-- BEGIN Source extract --
The maths one sounds OK - the other two are just time-fillers.

I teach a children's group at church on Sunday mornings. I am absolutely forbidden by the 7-9 year old boys to provide any activity that requires colouring in. It bores them to tears.

(Although, when we had a cake stall after the service one week, they were the first to offer to make a nice, colourful sign for it Hmm)

mousyMouse · 15/01/2012 14:28

colouring = practice (and monitor) fine motor skills. but agree, that sonds a lot.

maverick · 15/01/2012 14:35

Wince-making yellow background but good content:

mikeschmoker.com/crayola-curriculum.html

''What is actually going on during these early-grade reading periods? A number of things, but the activity that overwhelmed all legitimate literacy activities may surprise you. Students were not reading, they weren't writing about what they had read, they weren't learning the alphabet or its corresponding sounds; they weren't learning words or sentences or how to read short texts.

They were coloring. Coloring on a scale unimaginable to us before these classroom tours. The crayons were ever-present. Sometimes, students were cutting or building things out of paper (which they had colored) or just talking quietly while sitting at "activity centers" that were presumably for the purpose of promoting reading and writing skills. These centers, too, were ubiquitous, and a great source of pride to many teachers and administrators. They were great for classroom management?and patently, tragically counterproductive.''

mrz · 15/01/2012 14:40

Does he have poor fine motor skills? If not they are pretty pointless time consuming but low level learning.
-- END Source extract --
▶ _Directive A_
Say whether each statement agrees with the forum thread on coloring, answering yes or no and quoting the deciding words: (i) The boys aged 7 to 9 in the church group will not allow activities that involve coloring in. (ii) The quoted classroom account describes the activity centers as rare. (iii) mrz asks whether he has poor fine motor skills.
▶ _Directive B_
Quote the forum thread on coloring word for word, everything from "(Although, when we" down to "sonds a lot.".
-- BEGIN Data shown --
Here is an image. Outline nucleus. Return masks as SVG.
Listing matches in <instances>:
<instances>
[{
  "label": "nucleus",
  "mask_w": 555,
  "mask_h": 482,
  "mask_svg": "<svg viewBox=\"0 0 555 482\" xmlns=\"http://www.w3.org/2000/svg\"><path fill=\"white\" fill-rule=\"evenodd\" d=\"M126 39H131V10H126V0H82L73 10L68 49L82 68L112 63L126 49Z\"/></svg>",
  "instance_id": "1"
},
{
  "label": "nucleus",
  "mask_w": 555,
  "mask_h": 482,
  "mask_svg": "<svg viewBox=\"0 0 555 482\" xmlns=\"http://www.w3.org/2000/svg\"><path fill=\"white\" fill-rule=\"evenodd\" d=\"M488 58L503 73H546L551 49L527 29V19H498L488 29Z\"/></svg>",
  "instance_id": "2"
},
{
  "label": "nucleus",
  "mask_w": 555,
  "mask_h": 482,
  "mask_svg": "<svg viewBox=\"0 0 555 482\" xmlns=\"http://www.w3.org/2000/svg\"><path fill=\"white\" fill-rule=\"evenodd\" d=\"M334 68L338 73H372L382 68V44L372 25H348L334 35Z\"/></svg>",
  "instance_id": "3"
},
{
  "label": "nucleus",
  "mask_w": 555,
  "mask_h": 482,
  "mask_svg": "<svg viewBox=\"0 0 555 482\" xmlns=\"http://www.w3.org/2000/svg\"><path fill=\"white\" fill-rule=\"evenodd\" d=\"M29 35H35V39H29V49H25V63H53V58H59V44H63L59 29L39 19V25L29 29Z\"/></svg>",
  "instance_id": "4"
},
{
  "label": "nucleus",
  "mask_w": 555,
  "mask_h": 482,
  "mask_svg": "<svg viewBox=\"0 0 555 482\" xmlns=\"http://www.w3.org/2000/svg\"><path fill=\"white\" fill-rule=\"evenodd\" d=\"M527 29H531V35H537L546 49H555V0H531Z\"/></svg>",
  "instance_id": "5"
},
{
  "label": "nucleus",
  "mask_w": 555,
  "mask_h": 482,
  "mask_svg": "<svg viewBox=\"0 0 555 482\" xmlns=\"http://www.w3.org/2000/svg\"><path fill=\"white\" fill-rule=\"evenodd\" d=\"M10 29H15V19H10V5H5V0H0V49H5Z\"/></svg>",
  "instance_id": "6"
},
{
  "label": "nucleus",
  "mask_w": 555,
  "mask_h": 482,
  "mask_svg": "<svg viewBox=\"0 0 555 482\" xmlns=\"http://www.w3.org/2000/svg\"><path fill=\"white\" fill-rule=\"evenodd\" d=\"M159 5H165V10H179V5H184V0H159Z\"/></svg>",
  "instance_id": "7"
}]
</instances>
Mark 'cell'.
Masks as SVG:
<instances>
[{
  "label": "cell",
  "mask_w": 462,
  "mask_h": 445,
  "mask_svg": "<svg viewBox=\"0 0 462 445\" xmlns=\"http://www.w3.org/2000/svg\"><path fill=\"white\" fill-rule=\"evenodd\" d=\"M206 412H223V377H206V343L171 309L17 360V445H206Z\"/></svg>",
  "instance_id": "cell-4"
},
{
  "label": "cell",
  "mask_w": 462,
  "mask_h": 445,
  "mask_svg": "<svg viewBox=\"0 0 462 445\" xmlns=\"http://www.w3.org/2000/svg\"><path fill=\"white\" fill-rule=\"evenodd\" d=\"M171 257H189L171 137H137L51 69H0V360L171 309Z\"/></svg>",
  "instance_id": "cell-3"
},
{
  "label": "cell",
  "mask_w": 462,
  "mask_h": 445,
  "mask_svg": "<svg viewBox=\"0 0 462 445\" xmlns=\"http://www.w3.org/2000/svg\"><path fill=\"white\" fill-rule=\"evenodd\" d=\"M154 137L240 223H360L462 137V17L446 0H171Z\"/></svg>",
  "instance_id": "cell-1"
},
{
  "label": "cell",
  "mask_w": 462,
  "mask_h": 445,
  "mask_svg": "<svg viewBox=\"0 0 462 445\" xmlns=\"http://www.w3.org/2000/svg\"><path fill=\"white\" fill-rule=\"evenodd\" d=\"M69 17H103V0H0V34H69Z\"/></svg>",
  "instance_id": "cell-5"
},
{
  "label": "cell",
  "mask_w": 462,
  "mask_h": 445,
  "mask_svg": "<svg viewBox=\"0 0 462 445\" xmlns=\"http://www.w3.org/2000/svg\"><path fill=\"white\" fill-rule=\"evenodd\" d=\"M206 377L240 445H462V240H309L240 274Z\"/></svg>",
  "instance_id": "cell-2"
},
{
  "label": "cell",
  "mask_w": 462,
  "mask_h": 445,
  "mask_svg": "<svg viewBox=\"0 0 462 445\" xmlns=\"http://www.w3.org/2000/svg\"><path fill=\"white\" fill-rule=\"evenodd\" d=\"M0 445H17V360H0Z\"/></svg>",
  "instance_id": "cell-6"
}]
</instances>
-- END Data shown --
▶ _Result A_
(i) Yes: "I am absolutely forbidden by the 7-9 year old boys to provide any activity that requires colouring in."
(ii) No: "These centers, too, were ubiquitous"
(iii) Yes: "Does he have poor fine motor skills?"

▶ _Result B_
(Although, when we had a cake stall after the service one week, they were the first to offer to make a nice, colourful sign for it Hmm)

mousyMouse · 15/01/2012 14:28

colouring = practice (and monitor) fine motor skills. but agree, that sonds a lot.